Section 11.3.6.4 Determination of β and θ

ε_x is originally calculated using the flexural steel calculated due to only the flexural/axial demand and without shear and torsion tension included.

This value of ε_x will be used to calculate θ and β used throughout the shear and torsion calculations. Additionally the longitudinal flexural/axial steel design will be performed including the shear and torsion tension, using the calculated value of ε_x, θ, and β to determine the shear and torsion tension. A longitudinal steel design is also performed including shear and torsion tension to limit ε_x to a maximum of the calculated value.

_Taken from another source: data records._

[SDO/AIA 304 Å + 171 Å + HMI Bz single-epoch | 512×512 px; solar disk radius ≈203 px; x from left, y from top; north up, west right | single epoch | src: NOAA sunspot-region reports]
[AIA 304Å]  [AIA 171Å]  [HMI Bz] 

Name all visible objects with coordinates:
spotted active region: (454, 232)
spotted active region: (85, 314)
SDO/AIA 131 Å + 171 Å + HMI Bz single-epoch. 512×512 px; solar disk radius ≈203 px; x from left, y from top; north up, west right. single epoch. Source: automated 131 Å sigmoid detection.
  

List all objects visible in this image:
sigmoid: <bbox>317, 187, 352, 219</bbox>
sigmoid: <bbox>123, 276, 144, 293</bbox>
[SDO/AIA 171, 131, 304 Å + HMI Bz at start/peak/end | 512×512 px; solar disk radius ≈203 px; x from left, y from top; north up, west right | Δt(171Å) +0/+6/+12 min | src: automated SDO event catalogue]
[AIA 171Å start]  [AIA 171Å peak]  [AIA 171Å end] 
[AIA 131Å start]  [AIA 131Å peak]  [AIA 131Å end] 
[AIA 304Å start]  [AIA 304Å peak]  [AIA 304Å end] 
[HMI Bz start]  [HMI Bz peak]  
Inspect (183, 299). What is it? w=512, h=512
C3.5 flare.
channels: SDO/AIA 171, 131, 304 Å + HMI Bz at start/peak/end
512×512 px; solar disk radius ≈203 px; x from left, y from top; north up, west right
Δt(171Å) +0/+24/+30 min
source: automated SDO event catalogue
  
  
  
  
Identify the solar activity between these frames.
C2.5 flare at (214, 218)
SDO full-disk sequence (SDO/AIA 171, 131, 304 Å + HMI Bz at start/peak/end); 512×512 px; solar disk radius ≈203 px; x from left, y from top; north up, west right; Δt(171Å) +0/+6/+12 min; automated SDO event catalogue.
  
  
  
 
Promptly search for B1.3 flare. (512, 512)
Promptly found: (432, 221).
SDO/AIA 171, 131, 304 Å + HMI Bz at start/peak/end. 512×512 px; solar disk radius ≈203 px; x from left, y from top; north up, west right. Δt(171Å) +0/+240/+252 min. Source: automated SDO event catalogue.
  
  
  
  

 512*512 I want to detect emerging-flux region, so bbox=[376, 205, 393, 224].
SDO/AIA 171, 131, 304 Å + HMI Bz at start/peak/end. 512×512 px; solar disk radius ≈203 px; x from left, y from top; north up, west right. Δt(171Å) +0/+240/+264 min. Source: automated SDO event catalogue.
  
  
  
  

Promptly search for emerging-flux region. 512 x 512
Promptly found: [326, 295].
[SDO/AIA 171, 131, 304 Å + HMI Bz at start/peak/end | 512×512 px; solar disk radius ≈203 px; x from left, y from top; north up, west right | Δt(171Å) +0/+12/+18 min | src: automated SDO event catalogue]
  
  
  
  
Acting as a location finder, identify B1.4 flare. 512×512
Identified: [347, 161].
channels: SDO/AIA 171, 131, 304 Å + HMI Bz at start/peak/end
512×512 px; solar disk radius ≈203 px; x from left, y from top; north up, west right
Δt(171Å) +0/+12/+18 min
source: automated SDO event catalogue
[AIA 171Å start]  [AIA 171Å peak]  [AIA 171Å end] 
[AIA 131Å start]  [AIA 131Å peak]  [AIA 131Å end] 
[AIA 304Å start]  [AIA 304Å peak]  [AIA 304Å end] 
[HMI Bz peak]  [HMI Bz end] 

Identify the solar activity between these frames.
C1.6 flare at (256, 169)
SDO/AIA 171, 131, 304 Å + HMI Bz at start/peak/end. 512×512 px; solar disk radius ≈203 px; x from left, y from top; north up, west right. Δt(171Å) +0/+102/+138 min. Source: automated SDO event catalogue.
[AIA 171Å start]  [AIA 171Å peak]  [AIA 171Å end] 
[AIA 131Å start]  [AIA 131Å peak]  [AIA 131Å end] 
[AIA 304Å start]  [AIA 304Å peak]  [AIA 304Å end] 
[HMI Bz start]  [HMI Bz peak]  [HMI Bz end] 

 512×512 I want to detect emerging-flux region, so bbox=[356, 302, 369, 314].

ε_x is limited -0.2×10^-3 and 3.0×10^-3.

The angle of inclination θ is calculated using equation 11-12:

θ = 29 + 7,000ε_x

The value of β is calculated using Equation 11-11:

β = \frac{0.40}{(1 + 1, 500 ε_{x})} \frac{1, 300}{(1, 000 + s_{z e})}

Initially it is assumed that no shear reinforcement required to calculate crack spacing parameter S_ze as per equation 11-10.

S_{z e} = \frac{35 s_{z}}{15 + a_{g}}

If f’_c exceeds 70 Mpa, the a_g shall be taken as "0 and from 60 to 70 Mpa, a_g shall be linearly reduced to zero".

The crack spacing parameter, s_z, is calculated as s_z = dv = max (0.9d, 0.72h)

A single layer of reinforcement is assumed.

If it is determined that shear reinforcement is required, than the crack spacing parameter S_ze will considered as 300 mm as per section 11.3.6.4 and the design restarted.